WHAT THE EXERCISE ASKS »
Name every Koreatown eatery mentioned in the garlic blog post below.

DOCUMENT PASSAGE »
········

Sunday, May 30, 2010

Myung Dong Kyoja, Koreatown - Garlic Warfare in Koreatown

Myung Dong Kyoja, Koreatown

If you think about it, garlic is probably the one ingredient that is prevalent in almost every culture's food. Revered for its healing and medicinal qualities, this member of the onion family, along with leeks, shallots and chives, was used once as currency, for healing wounds, ingested for spiritual reasons and for warding pale, creepy people with fangs. But for those that enjoy food, we all know that garlic is a major component in cooking and repelling a hot date during dinner. Whether its sauteed or even eaten raw, garlic can take a dish to higher levels. But to what level specifically?

I don't know, but I have a feeling the Koreans may have an answer. Why Korea? Over Spain, Italy and America, Koreans consume more garlic per capita than anyone else. Just how much? Americans eat an average of 2.5 lbs. of garlic a year... Koreans – 22 lbs. a year. 22 lbs. of garlic in a bag can knock you out if it was swung at you with enough force. I've always known that Koreans use copious amounts of garlic, along with sesame oil and red chilis, but this as you will learn very soon, is a complete understatement. For many years already, garlic warfare is happening in Koreatown. And you probably didn't know that it was happening at a place on Wilshire and Harvard.

I first came to Myung Dong Kyoja when I was searching for one of my favorite korean dishes, kal gook soo. Kal gook soo literally means "knife-cut noodles" and it is basically a soup noodle dish with various toppings and broth flavorings. The most popular being chicken noodle soup (dahk kal gook soo) and anchovy-flavored noodle soup (myeol chi kal gook soo) offered at Koreatown places like Ma Dang Gook Soo and Olympic Noodle. Unlike a proper bowl of pho or Chinese beef noodle soup, this dish is much more simple, comforting and homey. The soup at first may seem light in flavor, but the simple addition of some scallion/chili/soy sauce relish and chili powder and you're good to go.

When you first walk in here, almost instantly, you will be hit with an invisible fist of garlic. It is at the entrance of the door that you have the option of saving yourself from sweating out garlic for the rest of the day, or taking your palate on a test drive through Garlicville. Go for the latter if you're true garlic-head.

Myung Dong Kyoja, Koreatown

And once you've ordered your food, the server comes out with a small portion of kimchi as seen above. You're probably wondering why so little is given, but it's more than you'll need. I can promise you that every piece of cabbage packs a decent amount of minced garlic. At first bite, you'll know what I'm talking about. I think I ate about three pieces before my tongue started to sting a little from the fresh, fieriness of the minced garlic cloves. So fiery that when you drink some water to abate the pleasurable pain, you can feel a sort of numbness in the tongue. And I love it. It's almost like you're eating minced garlic with a side of red chili and cabbage.

········

RECORDS »
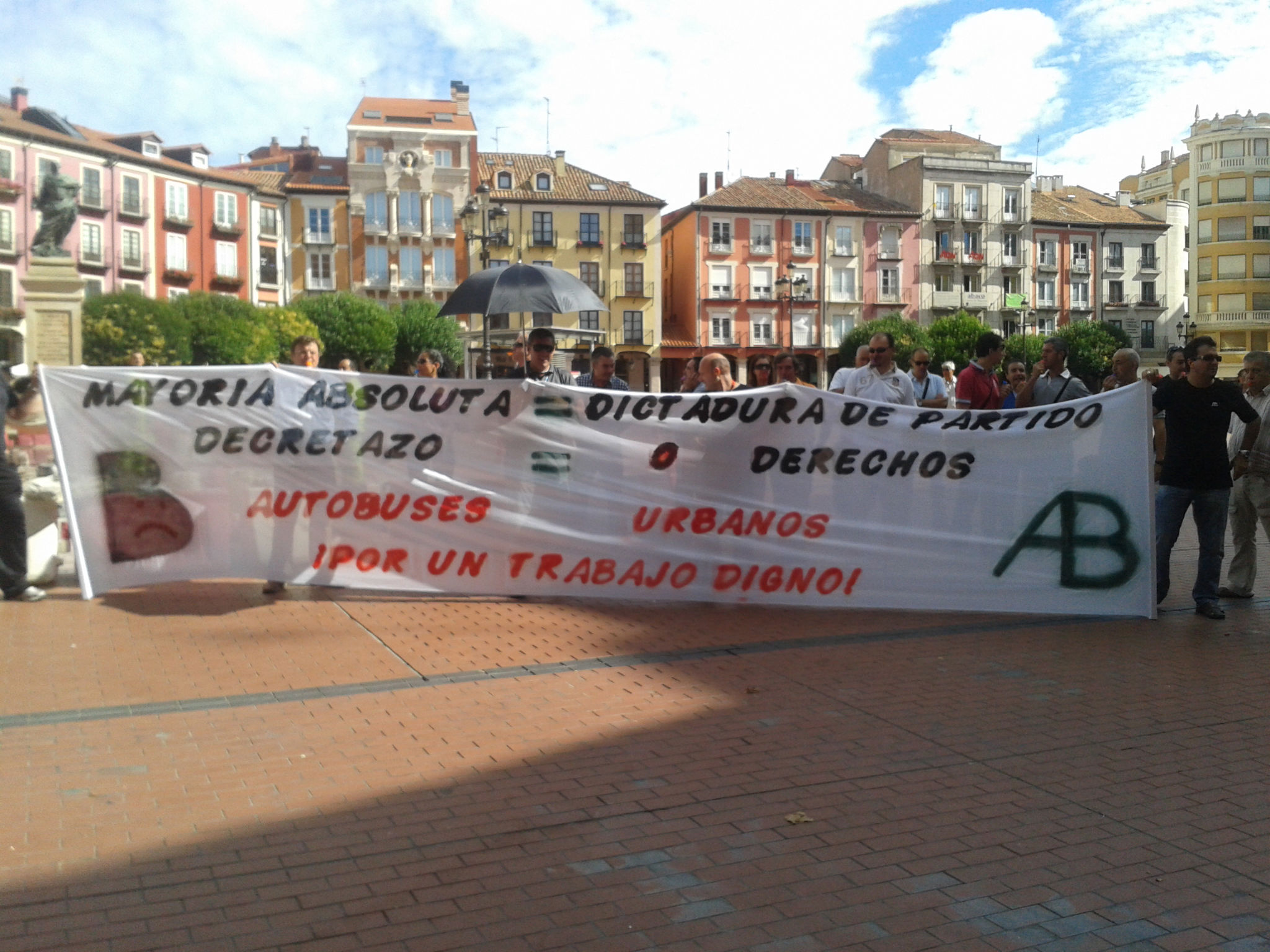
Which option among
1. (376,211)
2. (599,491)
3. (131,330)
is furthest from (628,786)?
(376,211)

········

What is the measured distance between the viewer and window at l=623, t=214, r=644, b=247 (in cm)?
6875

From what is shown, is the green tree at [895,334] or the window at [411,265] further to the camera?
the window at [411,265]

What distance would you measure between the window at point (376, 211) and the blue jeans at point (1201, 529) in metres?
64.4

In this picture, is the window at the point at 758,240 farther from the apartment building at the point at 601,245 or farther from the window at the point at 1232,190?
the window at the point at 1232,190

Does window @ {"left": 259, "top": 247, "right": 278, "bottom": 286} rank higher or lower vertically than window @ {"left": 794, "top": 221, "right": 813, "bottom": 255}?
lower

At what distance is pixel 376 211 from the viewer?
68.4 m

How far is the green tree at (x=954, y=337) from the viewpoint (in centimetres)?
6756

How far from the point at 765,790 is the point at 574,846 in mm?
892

········

REPLY TO THE TASK »
Myung Dong Kyoja, Ma Dang Gook Soo, Olympic Noodle